Wagub Sebut Rencana Jalur Road Bike di Sudirman-Thamrin Tak Dicampur Kendaraan Bermotor
ILUSTRASI/JALUR SEPEDA/VOI

Bagikan:

JAKARTA - Wakil Gubernur DKI Jakarta Ahmad Riza Patria menyebut rencana penyediaan jalur pesepeda road bike di Jalan Sudirman-Thamrin tak akan dicampur dengan pengendara kendaraan bermotor lainnya.

Saat ini, Pemprov DKI tengah mempersiapkan fasilitas jalur road bike selama hari kerja, yakni Senin sampai Jumat pada pukul 05.00-06.30 WIB.

"Diatur dengan diberi batas. Harus ada pembatasanya. Tidak bisa serta-merta (road bike) menguasai secara luas. Tentu kita harus hormati pengguna jalan lainnya," kata Riza di Balai Kota DKI, Jakarta Pusat, Rabu, 2 Juni.

Nantinya, akan ada uji coba jalur khusus road bike di Sudirman-Thamrin. Namun, Riza belum memastikan waktu pelaksanaanya. Hal ini menunggu Gubernur DKI Jakarta Anies Baswedan menerbitkan keputusan gubernur.

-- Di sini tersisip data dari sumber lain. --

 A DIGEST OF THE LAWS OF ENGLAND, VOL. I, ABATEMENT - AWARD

"Penetapan lintasan roadbike akan diatur melalui keputusan gubernur. Drafnya masih dibahas secara marathon oleh stakeholder. Ini baru hasil rapat tadi antara Dishub dengan Polda. Kesepakatan sementara akan sekali lagi masih menunggu pengaturan melalui keputusan gubernur," tutur Riza.

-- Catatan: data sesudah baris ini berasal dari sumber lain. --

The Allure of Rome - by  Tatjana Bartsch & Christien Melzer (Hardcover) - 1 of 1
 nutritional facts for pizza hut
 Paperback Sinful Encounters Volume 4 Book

Selain itu, Pemprov DKI tengah mengkaji hasil uji coba jalur roadbike permanen di JLNT Kampung Melayu. Jalur ini dibuka khusus hari Sabtu dan Minggu, mulai dari pukul 05.00 WIB sampai 08.00 WIB. Setelahnya, pesepeda roadbike dilarang melintas di JLNT.

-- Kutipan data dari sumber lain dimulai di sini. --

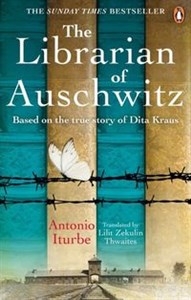 The Librarian of Auschwitz The heart-breaking international bestseller based on the incredible true story of Dita Kraus books in polish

"Jadi, prinsipnya Pemprov memberikan kesempatan seluasnya kepada komunitas (sepeda road bike) untuk melakukan kegiatan yang bersifat positif," ungkapnya.

Namun, Wagub Riza meminta semua pengguna jalan menghormati keberadaan pengguna jalan lain. 

"Pejalan kaki, pesepeda, road biker, pengguna motor, mobil, bus, truk.  Semuanya harus saling menghormati," imbuh dia.